En síntesis, si pensamos en relaciones de género, no solo estamos hablando del ámbito privado, sino también del espacio público y de las categorías con las que nos manejamos en ambos. ¿A donde quiero llegar con esto?, al hecho de que la ciudadanía ha sido concebida, inicialmente, como una categoría masculinizada, desvinculada de las actividades relativas a la reproducción y el ciudado.
“El ciudadano” de nuestras primeras constituciones no era un sujeto abstracto y universal que abarcaba a todos los seres humanos. Era un varón, blanco, propietario de tierras, que no estaba involucrado en las tareas productivas ni de cuidado. Los otros varones, no blancos y sin propiedades fueron incluidos en esa categoría luego de varias décadas de lucha en diferentes lugares del mundo. Como vimos, el derecho a la participación política de las mujeres fue reconocido aún más tarde.
Sin embargo cabe preguntarnos ¿esta ampliación al derecho de participación ciudadana ha transformado la forma en la que pensamos la ciudadanía? En otras palabras, ¿el concepto de ciudadano/ciudadana/ciudadane ha dejado de estar vinculado a una división sexual del trabajo según la cual lo público está separado de lo privado?
Este lunes 28 de septiembre tendremos una edición especial de Cuerpo y Territorio con motivo del Día Internacional de la Despenizalición del Aborto, un tema que venía ocupando las agendas políticas y las calles de muchos de nuestros países antes de que los excepcionales acontecimientos de este 2020 nos metieran de lleno en el ámbito doméstico junto con actividades que antes pensábamos como exclusivas de lo público (trabajo productivo, sesiones parlamentarias, educación formal, etc.).
En la primera edición de la revista, el artículo de nuestra compañera Solmarena Torres nos habla sobre la “crisis de cuidado” profundizada durante la pandemia y sobre cómo la distribucion de tareas en el ámbito privado continúa siendo diferente a nivel social entre hombres y mujeres. ¿Cómo nos repartimos las tareas? pregunta Solmarena. Y yo replanteo la pregunta: ¿cómo nos repartimos el tiempo entre lo público y lo privado, lo productivo y lo reproductivo? ¿Por qué la inclusión de las actividades productivas en el ámbito doméstico representó una crisis para las actividades de cuidado?
La estrecha dependencia entre lo público y lo privado atraviesa, entonces, todos los escenarios (pre-pandémicos, pandémicos y seguramente post-pandemicos). ¿Es posible entonces seguir pensando la ciudadanía, los derechos y las obligaciones que nos asigna, sin pensar en su interrelación con las actividades reproductivas? ¿Podemos desvincular el ejercicio de la cuidadanía del derecho a decidir sobre cuándo y cómo gestar y cuidar?

**CONSIGNA DEL EJERCICIO:** Transcribe palabra por palabra el fragmento sobre la ciudadanía, comenzando en "Sin embargo cabe" y terminando en "de lo privado?". Respóndase únicamente a partir del fragmento sobre la ciudadanía.

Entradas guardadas
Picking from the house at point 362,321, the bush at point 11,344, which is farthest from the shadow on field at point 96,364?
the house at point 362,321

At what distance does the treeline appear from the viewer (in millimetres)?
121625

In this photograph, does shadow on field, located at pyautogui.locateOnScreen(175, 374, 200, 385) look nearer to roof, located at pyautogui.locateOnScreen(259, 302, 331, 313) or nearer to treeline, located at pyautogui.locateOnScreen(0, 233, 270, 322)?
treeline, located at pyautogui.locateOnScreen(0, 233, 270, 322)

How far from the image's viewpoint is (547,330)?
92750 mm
* * *
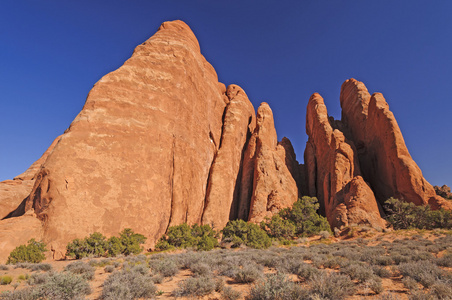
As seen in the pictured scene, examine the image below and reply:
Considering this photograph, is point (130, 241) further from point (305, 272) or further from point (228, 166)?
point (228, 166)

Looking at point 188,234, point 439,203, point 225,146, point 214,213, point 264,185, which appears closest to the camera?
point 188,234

**SOLUCIÓN:**
Sin embargo cabe preguntarnos ¿esta ampliación al derecho de participación ciudadana ha transformado la forma en la que pensamos la ciudadanía? En otras palabras, ¿el concepto de ciudadano/ciudadana/ciudadane ha dejado de estar vinculado a una división sexual del trabajo según la cual lo público está separado de lo privado?